Madrasah Aliyah 45 Gianyar,- Lingkungan madrasah yang bersih dan nyaman tidak tercipta begitu saja. Dibutuhkan kesadaran bersama untuk menjaga kebersihan, termasuk melalui kegiatan gotong royong yang melibatkan siswa. Namun, kegiatan ini sering kali disalahartikan sebagai bentuk “mekuli” atau kerja paksa. Padahal, gotong royong di lingkungan sekolah memiliki nilai pendidikan yang sangat penting bagi perkembangan karakter peserta didik.

Foto MA 45 GIANYAR

Mengajak siswa membersihkan kelas maupun lingkungan madrasah bukan berarti mempekerjakan mereka. Kegiatan tersebut merupakan bagian dari pembelajaran kehidupan yang menanamkan rasa tanggung jawab, disiplin, serta kepedulian terhadap lingkungan sekitar. Siswa diajarkan bahwa kebersihan adalah tanggung jawab bersama, bukan hanya tugas petugas kebersihan atau guru semata.

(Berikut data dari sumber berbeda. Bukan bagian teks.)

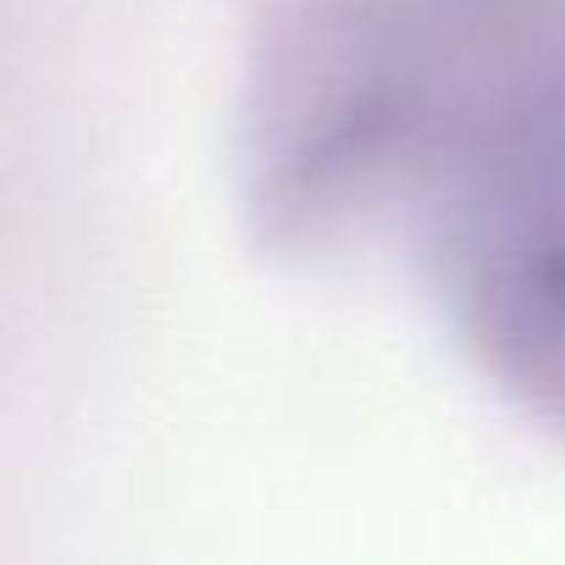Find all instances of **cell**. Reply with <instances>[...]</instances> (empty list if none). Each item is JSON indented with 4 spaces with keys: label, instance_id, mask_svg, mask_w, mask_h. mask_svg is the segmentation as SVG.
I'll return each mask as SVG.
<instances>
[{
    "label": "cell",
    "instance_id": "1",
    "mask_svg": "<svg viewBox=\"0 0 565 565\" xmlns=\"http://www.w3.org/2000/svg\"><path fill=\"white\" fill-rule=\"evenodd\" d=\"M282 244H394L482 377L565 427V0H271L244 106Z\"/></svg>",
    "mask_w": 565,
    "mask_h": 565
}]
</instances>
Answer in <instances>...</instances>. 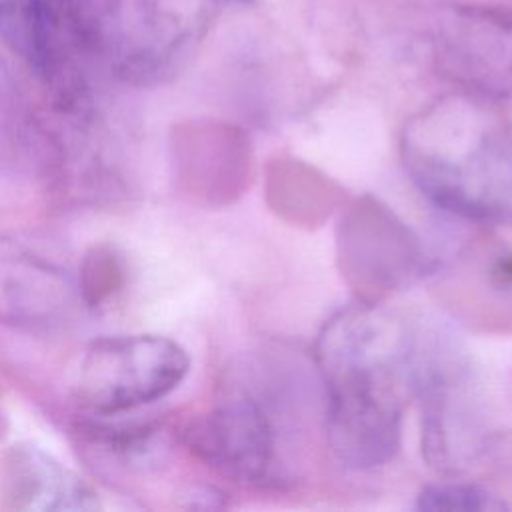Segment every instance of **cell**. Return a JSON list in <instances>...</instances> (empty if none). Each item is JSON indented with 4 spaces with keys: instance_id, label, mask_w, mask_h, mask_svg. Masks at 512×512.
<instances>
[{
    "instance_id": "6da1fadb",
    "label": "cell",
    "mask_w": 512,
    "mask_h": 512,
    "mask_svg": "<svg viewBox=\"0 0 512 512\" xmlns=\"http://www.w3.org/2000/svg\"><path fill=\"white\" fill-rule=\"evenodd\" d=\"M422 342L404 318L366 300L342 308L322 328L316 360L326 388V434L344 466L376 468L396 454Z\"/></svg>"
},
{
    "instance_id": "7a4b0ae2",
    "label": "cell",
    "mask_w": 512,
    "mask_h": 512,
    "mask_svg": "<svg viewBox=\"0 0 512 512\" xmlns=\"http://www.w3.org/2000/svg\"><path fill=\"white\" fill-rule=\"evenodd\" d=\"M400 152L440 210L512 226V122L488 98L462 90L428 104L406 122Z\"/></svg>"
},
{
    "instance_id": "3957f363",
    "label": "cell",
    "mask_w": 512,
    "mask_h": 512,
    "mask_svg": "<svg viewBox=\"0 0 512 512\" xmlns=\"http://www.w3.org/2000/svg\"><path fill=\"white\" fill-rule=\"evenodd\" d=\"M188 370V352L168 336H102L78 354L70 396L90 416H122L172 394Z\"/></svg>"
},
{
    "instance_id": "277c9868",
    "label": "cell",
    "mask_w": 512,
    "mask_h": 512,
    "mask_svg": "<svg viewBox=\"0 0 512 512\" xmlns=\"http://www.w3.org/2000/svg\"><path fill=\"white\" fill-rule=\"evenodd\" d=\"M208 22V0H108L102 68L126 84L172 76Z\"/></svg>"
},
{
    "instance_id": "5b68a950",
    "label": "cell",
    "mask_w": 512,
    "mask_h": 512,
    "mask_svg": "<svg viewBox=\"0 0 512 512\" xmlns=\"http://www.w3.org/2000/svg\"><path fill=\"white\" fill-rule=\"evenodd\" d=\"M180 440L208 470L240 484L276 480L278 430L270 408L250 392H232L192 416Z\"/></svg>"
},
{
    "instance_id": "8992f818",
    "label": "cell",
    "mask_w": 512,
    "mask_h": 512,
    "mask_svg": "<svg viewBox=\"0 0 512 512\" xmlns=\"http://www.w3.org/2000/svg\"><path fill=\"white\" fill-rule=\"evenodd\" d=\"M438 74L464 92L512 98V10L454 6L440 14L432 34Z\"/></svg>"
},
{
    "instance_id": "52a82bcc",
    "label": "cell",
    "mask_w": 512,
    "mask_h": 512,
    "mask_svg": "<svg viewBox=\"0 0 512 512\" xmlns=\"http://www.w3.org/2000/svg\"><path fill=\"white\" fill-rule=\"evenodd\" d=\"M338 260L342 274L366 302L412 282L426 264L412 230L368 196L354 202L340 220Z\"/></svg>"
},
{
    "instance_id": "ba28073f",
    "label": "cell",
    "mask_w": 512,
    "mask_h": 512,
    "mask_svg": "<svg viewBox=\"0 0 512 512\" xmlns=\"http://www.w3.org/2000/svg\"><path fill=\"white\" fill-rule=\"evenodd\" d=\"M78 274L52 250L16 234H0V322L54 328L80 306Z\"/></svg>"
},
{
    "instance_id": "9c48e42d",
    "label": "cell",
    "mask_w": 512,
    "mask_h": 512,
    "mask_svg": "<svg viewBox=\"0 0 512 512\" xmlns=\"http://www.w3.org/2000/svg\"><path fill=\"white\" fill-rule=\"evenodd\" d=\"M0 508L24 512L100 510V494L76 470L34 442H16L0 456Z\"/></svg>"
},
{
    "instance_id": "30bf717a",
    "label": "cell",
    "mask_w": 512,
    "mask_h": 512,
    "mask_svg": "<svg viewBox=\"0 0 512 512\" xmlns=\"http://www.w3.org/2000/svg\"><path fill=\"white\" fill-rule=\"evenodd\" d=\"M268 200L280 216L314 226L342 202V190L296 158H276L268 166Z\"/></svg>"
},
{
    "instance_id": "8fae6325",
    "label": "cell",
    "mask_w": 512,
    "mask_h": 512,
    "mask_svg": "<svg viewBox=\"0 0 512 512\" xmlns=\"http://www.w3.org/2000/svg\"><path fill=\"white\" fill-rule=\"evenodd\" d=\"M34 118L8 60L0 52V172L14 168L32 146Z\"/></svg>"
},
{
    "instance_id": "7c38bea8",
    "label": "cell",
    "mask_w": 512,
    "mask_h": 512,
    "mask_svg": "<svg viewBox=\"0 0 512 512\" xmlns=\"http://www.w3.org/2000/svg\"><path fill=\"white\" fill-rule=\"evenodd\" d=\"M0 42L34 72L40 56L38 0H0Z\"/></svg>"
},
{
    "instance_id": "4fadbf2b",
    "label": "cell",
    "mask_w": 512,
    "mask_h": 512,
    "mask_svg": "<svg viewBox=\"0 0 512 512\" xmlns=\"http://www.w3.org/2000/svg\"><path fill=\"white\" fill-rule=\"evenodd\" d=\"M416 506L426 512H488L504 510L506 504L474 484L438 482L420 490Z\"/></svg>"
},
{
    "instance_id": "5bb4252c",
    "label": "cell",
    "mask_w": 512,
    "mask_h": 512,
    "mask_svg": "<svg viewBox=\"0 0 512 512\" xmlns=\"http://www.w3.org/2000/svg\"><path fill=\"white\" fill-rule=\"evenodd\" d=\"M120 282L122 266L116 254L104 246H94V250L84 256L78 270L82 302L86 306H98L120 286Z\"/></svg>"
},
{
    "instance_id": "9a60e30c",
    "label": "cell",
    "mask_w": 512,
    "mask_h": 512,
    "mask_svg": "<svg viewBox=\"0 0 512 512\" xmlns=\"http://www.w3.org/2000/svg\"><path fill=\"white\" fill-rule=\"evenodd\" d=\"M232 2H248V0H232Z\"/></svg>"
}]
</instances>
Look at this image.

Dalam kegiatan gotong royong, siswa belajar bekerja sama dengan teman-temannya. Mereka memahami arti saling membantu, menghargai pekerjaan orang lain, dan menjaga fasilitas yang telah disediakan madrasah. Nilai-nilai seperti inilah yang menjadi bagian penting dalam pendidikan karakter yang selama ini ditekankan di dunia pendidikan.

Selain itu, lingkungan belajar yang bersih juga memberikan dampak positif terhadap kenyamanan dan konsentrasi siswa saat belajar. Kelas yang rapi dan halaman madrasah yang bersih mampu menciptakan suasana belajar yang sehat, nyaman, dan menyenangkan. Dengan begitu, proses pembelajaran dapat berlangsung lebih efektif.

Guru dan pihak madrasah tentunya memiliki peran penting dalam memberikan pemahaman kepada siswa bahwa kegiatan bersih-bersih dilakukan secara wajar, terarah, dan sesuai kemampuan peserta didik. Kegiatan ini bukan hukuman, bukan eksploitasi, dan bukan pula kerja paksa. Sebaliknya, gotong royong menjadi sarana pendidikan sosial yang mengajarkan siswa untuk peduli terhadap lingkungan dan memiliki rasa memiliki terhadap madrasahnya.

Budaya gotong royong juga merupakan bagian dari nilai luhur bangsa Indonesia yang perlu terus dilestarikan. Jika sejak sekolah siswa sudah terbiasa menjaga kebersihan bersama, maka kebiasaan baik tersebut akan terbawa hingga mereka hidup di tengah masyarakat.

Melalui kegiatan sederhana seperti membersihkan kelas, menyapu halaman, atau merapikan lingkungan madrasah, siswa tidak hanya belajar tentang kebersihan, tetapi juga belajar menjadi pribadi yang bertanggung jawab, peduli, dan mampu bekerja sama. Karena sejatinya, pendidikan bukan hanya tentang nilai akademik, melainkan juga membentuk karakter generasi yang baik untuk masa depan.